[GOAL] Transcribe each record below word for word.

Collected data entries
begin
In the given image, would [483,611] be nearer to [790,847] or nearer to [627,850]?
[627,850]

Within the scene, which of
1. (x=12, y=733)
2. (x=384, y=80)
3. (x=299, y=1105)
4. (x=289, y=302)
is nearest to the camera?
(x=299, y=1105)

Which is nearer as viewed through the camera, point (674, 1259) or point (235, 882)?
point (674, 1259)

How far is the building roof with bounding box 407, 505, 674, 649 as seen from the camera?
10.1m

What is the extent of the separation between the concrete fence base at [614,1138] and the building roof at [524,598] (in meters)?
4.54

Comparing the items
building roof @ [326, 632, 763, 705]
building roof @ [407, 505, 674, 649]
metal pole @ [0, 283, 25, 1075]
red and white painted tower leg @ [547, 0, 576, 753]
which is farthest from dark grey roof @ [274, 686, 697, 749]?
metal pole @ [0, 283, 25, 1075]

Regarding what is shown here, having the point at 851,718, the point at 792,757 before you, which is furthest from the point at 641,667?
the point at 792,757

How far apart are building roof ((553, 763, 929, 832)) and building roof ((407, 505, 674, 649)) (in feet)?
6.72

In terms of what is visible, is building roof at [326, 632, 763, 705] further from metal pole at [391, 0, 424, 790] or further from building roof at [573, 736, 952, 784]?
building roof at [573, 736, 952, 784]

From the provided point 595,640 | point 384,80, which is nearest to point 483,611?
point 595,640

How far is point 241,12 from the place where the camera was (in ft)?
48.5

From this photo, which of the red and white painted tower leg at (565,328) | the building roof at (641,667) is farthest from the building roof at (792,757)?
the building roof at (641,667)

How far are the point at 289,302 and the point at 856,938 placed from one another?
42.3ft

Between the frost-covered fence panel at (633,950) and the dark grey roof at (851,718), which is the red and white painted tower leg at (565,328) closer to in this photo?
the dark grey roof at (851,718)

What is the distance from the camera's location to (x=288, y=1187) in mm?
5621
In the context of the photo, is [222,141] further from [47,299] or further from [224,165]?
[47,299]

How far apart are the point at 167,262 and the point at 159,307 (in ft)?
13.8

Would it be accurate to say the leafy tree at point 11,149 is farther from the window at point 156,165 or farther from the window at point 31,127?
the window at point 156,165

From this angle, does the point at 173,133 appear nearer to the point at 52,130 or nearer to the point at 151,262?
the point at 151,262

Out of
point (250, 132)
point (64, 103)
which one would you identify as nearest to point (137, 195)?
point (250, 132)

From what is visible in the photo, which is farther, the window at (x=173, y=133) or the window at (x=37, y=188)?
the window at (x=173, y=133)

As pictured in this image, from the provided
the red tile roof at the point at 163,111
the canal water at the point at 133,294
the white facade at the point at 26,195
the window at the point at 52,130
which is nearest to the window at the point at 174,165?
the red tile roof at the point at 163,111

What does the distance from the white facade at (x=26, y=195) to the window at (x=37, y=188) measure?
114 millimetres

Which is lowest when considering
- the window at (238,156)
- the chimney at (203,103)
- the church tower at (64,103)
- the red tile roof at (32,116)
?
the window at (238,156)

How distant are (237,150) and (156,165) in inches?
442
end
[EXERCISE RESULT]
In the given image, would [483,611] be nearer to [790,847] or nearer to [627,850]?
[627,850]

Within the scene, which of
1. (x=12, y=733)
2. (x=384, y=80)
3. (x=299, y=1105)
4. (x=289, y=302)
is nearest to the camera?
(x=299, y=1105)

Which is nearer as viewed through the camera, point (674, 1259) or point (235, 882)?
point (674, 1259)

How far is the building roof with bounding box 407, 505, 674, 649 as seen from the camera?
10.1m

What is the extent of the separation between the concrete fence base at [614,1138] and the building roof at [524,598] (in meters)?
4.54

Comparing the items
building roof @ [326, 632, 763, 705]
building roof @ [407, 505, 674, 649]
metal pole @ [0, 283, 25, 1075]
red and white painted tower leg @ [547, 0, 576, 753]
which is farthest from dark grey roof @ [274, 686, 697, 749]?
metal pole @ [0, 283, 25, 1075]

Regarding what is shown here, having the point at 851,718, the point at 792,757 before you, which is furthest from the point at 641,667?
the point at 792,757

How far apart are building roof ((553, 763, 929, 832)) and building roof ((407, 505, 674, 649)) (in feet)?
6.72

In terms of what is visible, is building roof at [326, 632, 763, 705] further from metal pole at [391, 0, 424, 790] or further from building roof at [573, 736, 952, 784]?
building roof at [573, 736, 952, 784]

From the provided point 595,640 | point 384,80, which is nearest to point 483,611?
point 595,640

How far is point 241,12 from the place where the camera was (in ft)?
48.5

From this photo, which of the red and white painted tower leg at (565,328) | the building roof at (641,667) is farthest from the building roof at (792,757)?
the building roof at (641,667)

How far are the point at 289,302 and the point at 856,938 placed from one another?
42.3ft

Between the frost-covered fence panel at (633,950) and the dark grey roof at (851,718), which is the red and white painted tower leg at (565,328) closer to in this photo?
the dark grey roof at (851,718)

What is the distance from the camera's location to (x=288, y=1187) in mm?
5621
In the context of the photo, is [222,141] further from [47,299] or further from [224,165]?
[47,299]

How far apart are the point at 167,262 and the point at 159,307 (in ft)?
13.8

Would it be accurate to say the leafy tree at point 11,149 is farther from the window at point 156,165 or farther from the window at point 31,127?
the window at point 156,165

From this angle, does the point at 173,133 appear nearer to the point at 52,130 or nearer to the point at 151,262?
the point at 151,262

Out of
point (250, 132)
point (64, 103)
which one would you identify as nearest to point (137, 195)?
point (250, 132)

From what is visible in the photo, which is farther, the window at (x=173, y=133) or the window at (x=37, y=188)?
the window at (x=173, y=133)

As pictured in this image, from the provided
the red tile roof at the point at 163,111
the canal water at the point at 133,294
the white facade at the point at 26,195
the window at the point at 52,130
which is nearest to the window at the point at 174,165?
the red tile roof at the point at 163,111

What does the distance from the white facade at (x=26, y=195) to the window at (x=37, y=188) measure?
114 millimetres

Which is lowest when considering
- the window at (238,156)
- the chimney at (203,103)
- the church tower at (64,103)
- the red tile roof at (32,116)
?
the window at (238,156)

How distant are (237,150) and (156,165) in inches?
442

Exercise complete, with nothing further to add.